**Source extract**
###
His first big break came at the Reds’ post-draft camp in 2021. When he flashed his power at those workouts, he was sent to play for Cincinnati’s Arizona Complex League team. He hit .400 with 11 extra-base hits and 13 RBI in just 11 games.

The leap was here.

De La Cruz was promoted to Low-A for the rest of 2021, and in 50 games he batted .269 with 7 triples and 5 home runs. He began 2022 in High-A, and over the course of 73 games De La Cruz posted a slash line of .302/.359/.609, with an OPS of .968. He hit 20 homers in that stretch, with 28 home runs.

He would jump to AA next, and in 47 games De La Cruz posted a slash line of .305/.357/.553, with 8 HRs and 19 stolen bases.

De La Cruz started this season in AAA, playing for the Louisville Bats, the Reds’ Triple-A affiliate. In just 38 games for the Bats this season, De La Cruz mashed 12 home runs, helping push his OPS to 1.031. He also stole 11 bases during that time.

That’s when the call came.

So that’s the backdrop. But what are the traits that got him to the majors, and have the baseball world entranced?

He hits the ball insanely hard

Katie Stratman-USA TODAY Sports

If you’ve made it this far, you probably know that they track everything in baseball. But one of the latest movements in the game is tracking data such as exit velocity, bat speed, launch angle, and more data points at the plate.

That’s how we know that De La Cruz doesn’t just hit baseballs, he often destroys them.

For example, back in May the Bats won in comeback fashion, beating the Columbus Clippers 10-9. De La Cruz recorded a pair of home runs and a double in that game. But what stood out about that night was not the production, but how he produced those numbers. De La Cruz posted exit velocities of 118.8 mph (double), 117.1 mph (428-foot homer) and 116.6 mph (456-foot homer).
###
**Study material**
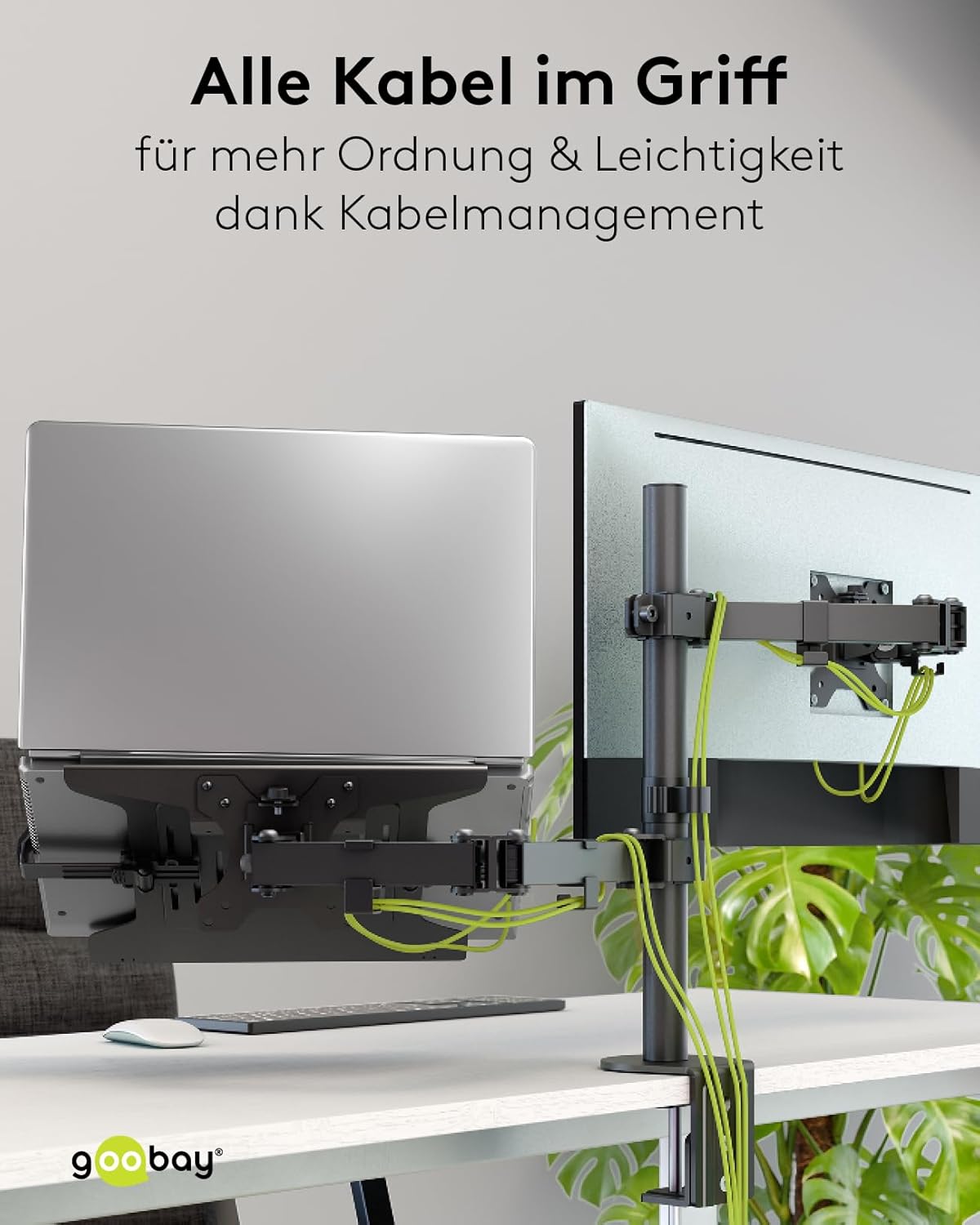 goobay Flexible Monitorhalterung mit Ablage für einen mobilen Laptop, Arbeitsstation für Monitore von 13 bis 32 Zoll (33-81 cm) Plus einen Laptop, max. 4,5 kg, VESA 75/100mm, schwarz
###
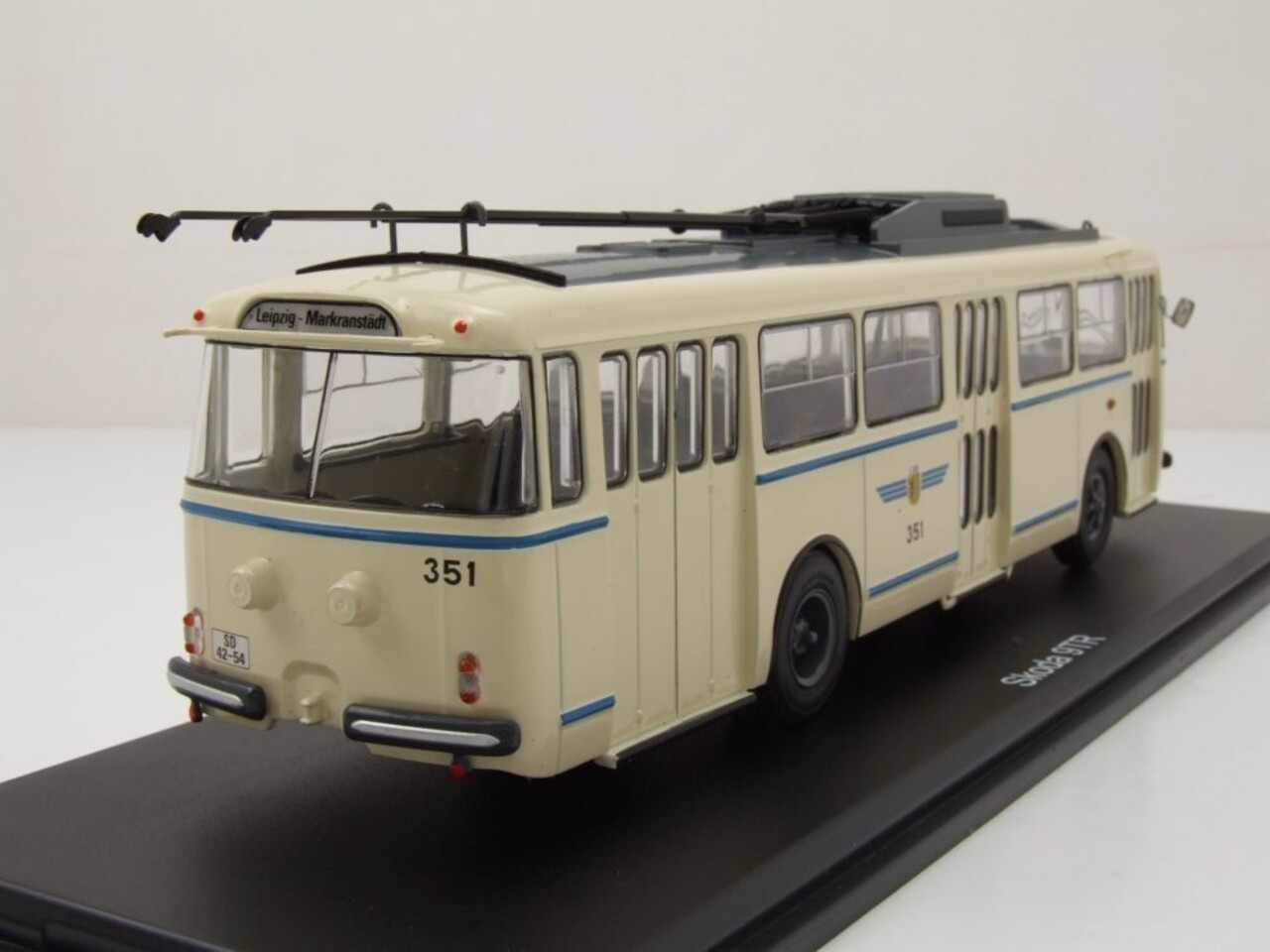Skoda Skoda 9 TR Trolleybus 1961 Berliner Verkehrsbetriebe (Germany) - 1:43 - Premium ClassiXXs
###
**Prompt**
From the passage about De La Cruz, list every exit velocity recorded in the game against the Columbus Clippers, with the hit that goes with each.

**Task answer**
- 118.8 mph: double
- 117.1 mph: 428-foot home run
- 116.6 mph: 456-foot home run